I still believe that what I wrote in the article was accurate - please reread it in the light of the wording in the Standard (also search for past discussions in comp.lang.c that have covered this if you're not convinced) and let me know if you still disagree. --Netocrat 18:30, 13 March 2006 (GMT)
I'm sorry, you're right, one can construe a bad-behaved conforming implementation where ptrdiff_t overflows. Thus, my implementation obviously relies on implementation-defined behavior. I'm quite content I never came around any such implementation. I've corrested the article to reflect that. --Jannis 19:16, 13 March 2006 (GMT)
Massive strings are probably a rare occurrence, but an implementation that doesn't function properly for that subtraction isn't badly behaved. Consider a typical implementation where size_t is 32 bits (unsigned) and ptrdiff_t is 32 bits (signed).

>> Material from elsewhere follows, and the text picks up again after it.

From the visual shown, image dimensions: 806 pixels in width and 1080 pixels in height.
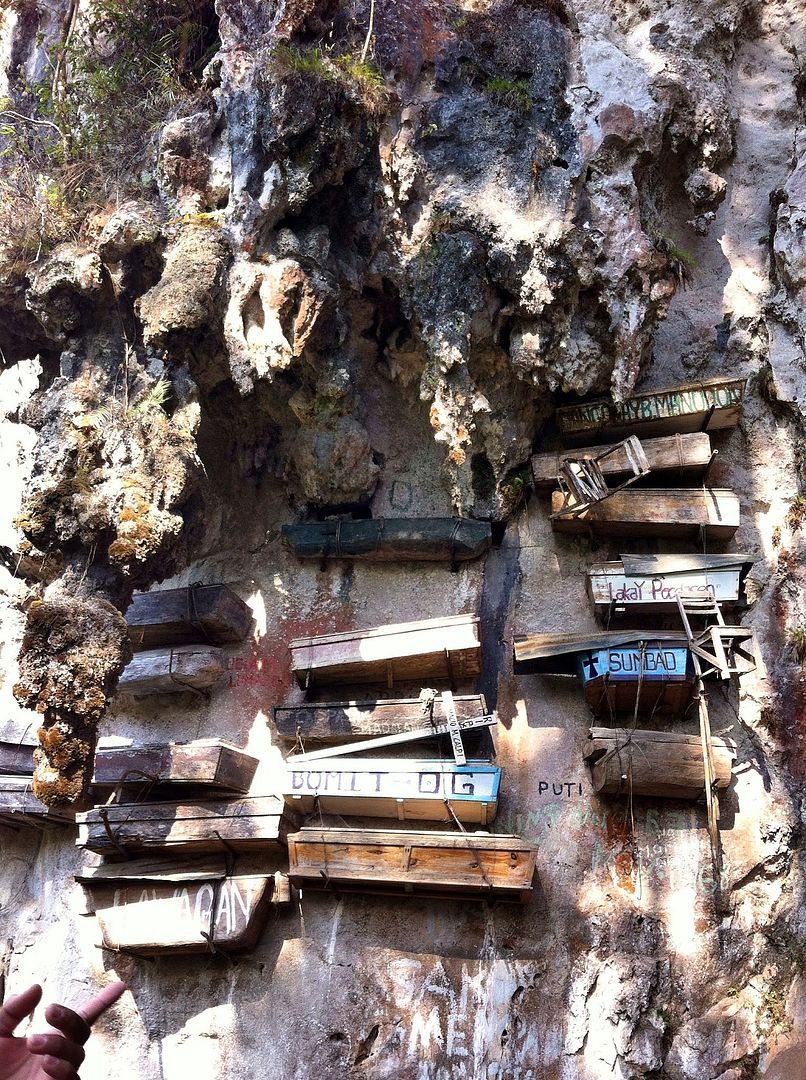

The maximum value storable in a positive ptrdiff_t is necessarily half the maximum possible value storable in the size_t - it's a practical problem that can't be resolved unless the implementation is forced to use 64 bits (signed) for ptrdiff_t (or simply for any pointer subtraction), which the Standard doesn't do, and which no implementation I've ever used chooses to do. I've clarified the wording of the article and introduced a new conformance type "non-portable" since "broken" seems overly harsh in this situation. --Netocrat 20:07, 13 March 2006 (GMT)
On most implementations where size_t is 32 bits, the behavior on overflow (ignore it) and use of 2s-complement still guarantees that the code works for any string smaller than 32². --Jannis 20:31, 13 March 2006 (GMT)
OK that's a fair point - I've reworded again.
The Standard seems to allow for allocation of an object of size larger than SIZE_MAX by using e.g. char *str = calloc(2, SIZE_MAX);
- in that case not even 2s-complement will help; but in that case neither will anything else since the result won't fit in size_t regardless. Calling strlen() on such an object seems to be implictly undefined behaviour. --Netocrat 21:10, 13 March 2006 (GMT)
strlen
Of the two versions of strlen shown, I like the first one better because it *is* more portable. I wouldn't go so far as to call the second one, which uses a ptrdiff_t expression, nonportable. ptrdiff_t is capable of representing the difference between any two addresses within an object in a program that doesn't excede the Translation limit of (— 65535 bytes in an object), from (5.2.4.1 Translation limits), in C99. However, conforming programs which use malloc, do frequently excede these limits.
- That was clearly expressed. I've moved the code back into the "Portable" section and reworded the introduction as:
- The following is slightly less portable code although it meets all of the requirements of the Standard - see the talk page for details.